--- START DOCUMENT SECTION ---

Synopsis: Nearly a year after a botched job, a hit man takes a new assignment with the promise of a big payoff for three killings, What starts off as an easy task soon unravels, sending the killer into the heart of darkness.

Nearly a year after a disastrous job; a hitman Jay (Maskel) and his trusty sidekick Gal (Smilie) take on a new assignment with the promise of a big payoff for a mere three killings. What begins as an effortless task soon unravels; sending the killers on a wild psychological roller coaster.

Kill List opens as a fairly mundane drama set around a dysfunctional and violent couple and a quiet often ignored son. Gradually the plot descends into bloody gore, shrewd psychological disturbances, occult and a healthy lashing of “thrill  kill”.

--- END DOCUMENT SECTION ---
--- START ENTRIES SUPPLIED ---

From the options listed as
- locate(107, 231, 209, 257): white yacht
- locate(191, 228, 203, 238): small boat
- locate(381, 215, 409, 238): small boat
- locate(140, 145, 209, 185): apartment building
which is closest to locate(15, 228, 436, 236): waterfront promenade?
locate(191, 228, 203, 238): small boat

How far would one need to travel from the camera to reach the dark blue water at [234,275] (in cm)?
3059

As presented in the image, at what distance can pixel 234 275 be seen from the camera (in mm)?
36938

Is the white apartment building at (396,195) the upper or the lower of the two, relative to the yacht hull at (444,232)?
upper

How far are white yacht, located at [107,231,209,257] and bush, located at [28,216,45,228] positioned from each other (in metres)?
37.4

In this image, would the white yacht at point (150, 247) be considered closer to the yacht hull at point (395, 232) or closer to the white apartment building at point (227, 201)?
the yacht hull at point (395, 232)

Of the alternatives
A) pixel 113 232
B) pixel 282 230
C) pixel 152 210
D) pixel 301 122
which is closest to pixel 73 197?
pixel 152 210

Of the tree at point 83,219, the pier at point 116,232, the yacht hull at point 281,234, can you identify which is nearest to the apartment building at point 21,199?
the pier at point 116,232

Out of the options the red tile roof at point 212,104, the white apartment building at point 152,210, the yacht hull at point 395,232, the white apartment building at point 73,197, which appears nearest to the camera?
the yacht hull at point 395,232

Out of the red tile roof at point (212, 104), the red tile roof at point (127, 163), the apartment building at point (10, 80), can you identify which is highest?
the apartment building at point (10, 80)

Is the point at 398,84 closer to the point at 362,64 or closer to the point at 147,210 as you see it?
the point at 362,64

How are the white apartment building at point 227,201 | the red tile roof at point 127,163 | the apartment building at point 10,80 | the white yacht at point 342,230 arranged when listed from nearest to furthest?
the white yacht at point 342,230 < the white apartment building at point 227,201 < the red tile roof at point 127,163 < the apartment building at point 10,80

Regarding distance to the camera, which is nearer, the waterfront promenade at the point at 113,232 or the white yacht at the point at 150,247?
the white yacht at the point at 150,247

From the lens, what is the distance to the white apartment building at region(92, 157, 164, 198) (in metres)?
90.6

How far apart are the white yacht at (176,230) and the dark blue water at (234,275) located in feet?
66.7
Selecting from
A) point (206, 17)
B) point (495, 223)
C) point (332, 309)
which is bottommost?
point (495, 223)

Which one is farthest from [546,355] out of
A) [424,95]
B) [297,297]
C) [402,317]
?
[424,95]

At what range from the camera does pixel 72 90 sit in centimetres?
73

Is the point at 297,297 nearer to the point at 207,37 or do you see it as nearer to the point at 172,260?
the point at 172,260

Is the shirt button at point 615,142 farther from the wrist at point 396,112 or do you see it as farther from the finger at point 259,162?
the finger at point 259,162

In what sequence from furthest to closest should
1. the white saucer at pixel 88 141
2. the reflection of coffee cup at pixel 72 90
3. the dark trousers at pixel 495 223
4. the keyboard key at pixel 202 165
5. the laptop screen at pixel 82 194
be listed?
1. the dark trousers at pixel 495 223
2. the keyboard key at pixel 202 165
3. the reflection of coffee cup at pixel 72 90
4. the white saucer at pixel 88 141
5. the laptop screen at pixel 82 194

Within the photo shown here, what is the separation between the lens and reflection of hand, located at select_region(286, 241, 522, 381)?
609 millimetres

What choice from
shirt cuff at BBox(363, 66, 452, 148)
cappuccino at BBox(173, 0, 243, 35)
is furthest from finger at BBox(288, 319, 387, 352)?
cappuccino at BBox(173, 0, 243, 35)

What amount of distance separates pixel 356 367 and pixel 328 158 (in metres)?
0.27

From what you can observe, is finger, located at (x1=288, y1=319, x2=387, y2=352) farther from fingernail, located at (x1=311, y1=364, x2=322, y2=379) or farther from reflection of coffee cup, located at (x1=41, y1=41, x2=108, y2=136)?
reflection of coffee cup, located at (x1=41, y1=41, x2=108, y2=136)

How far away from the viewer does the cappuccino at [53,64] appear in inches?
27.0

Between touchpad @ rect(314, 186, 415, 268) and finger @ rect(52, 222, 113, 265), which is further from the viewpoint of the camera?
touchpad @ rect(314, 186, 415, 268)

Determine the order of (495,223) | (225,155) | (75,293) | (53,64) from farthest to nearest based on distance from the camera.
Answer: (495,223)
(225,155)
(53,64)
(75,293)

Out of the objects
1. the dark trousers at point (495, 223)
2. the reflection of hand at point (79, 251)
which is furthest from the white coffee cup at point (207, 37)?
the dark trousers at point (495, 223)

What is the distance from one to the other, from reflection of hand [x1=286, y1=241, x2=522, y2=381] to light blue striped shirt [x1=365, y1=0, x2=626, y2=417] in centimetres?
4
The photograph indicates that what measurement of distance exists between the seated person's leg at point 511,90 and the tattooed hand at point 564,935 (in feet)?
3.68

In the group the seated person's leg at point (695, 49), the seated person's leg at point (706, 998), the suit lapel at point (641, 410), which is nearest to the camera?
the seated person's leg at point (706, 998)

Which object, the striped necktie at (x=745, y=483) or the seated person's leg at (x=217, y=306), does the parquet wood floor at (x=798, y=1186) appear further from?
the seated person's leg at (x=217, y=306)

--- END ENTRIES SUPPLIED ---

REQUIRED TASK 1: In the film review of Kill List, list each thing the plot "descends into" according to its final paragraph.
REQUIRED TASK 2: Continue the film review of Kill List, starting right after its last sentence.
The records are not needed for this work.

OUTPUT 1:
- bloody gore
- shrewd psychological disturbances
- occult
- a healthy lashing of “thrill kill”

OUTPUT 2:
It encapsulates the downward spiral of a semi retired hitman, We being to feel sympathy for Jay, his mission in Kiev and now potters around his house imagining himself as having a bad back, pissing off his spouse Shel (Burning) and the two constantly switch between love and hateful outbursts over Jay’s inactivity and the families poor financial situation. The pace starts to sharpen once Jay finds a new contract and a mysterious character known simply as The Client (Rogers) offers the duo a 3 person kill list during an unsettling meeting in a hotel.

At this point the pair start to drift apart as Jay starts to rage more and loses control and his grip on reality and the walls close in.

The screenplay is very characteristic of Wheatly/Jump’s style of film like Sightseers (2012) and Down Terrace (2009). Filmed in a similar manner of a fly on the wall documentary, the cinematography follows suit with shaky cam and close ups, zooming in on the graphic violent scenes, all of this is backed up with raw and unprepared script sporadic soundtrack, sometimes holding up and allowing space for deep personal scenes.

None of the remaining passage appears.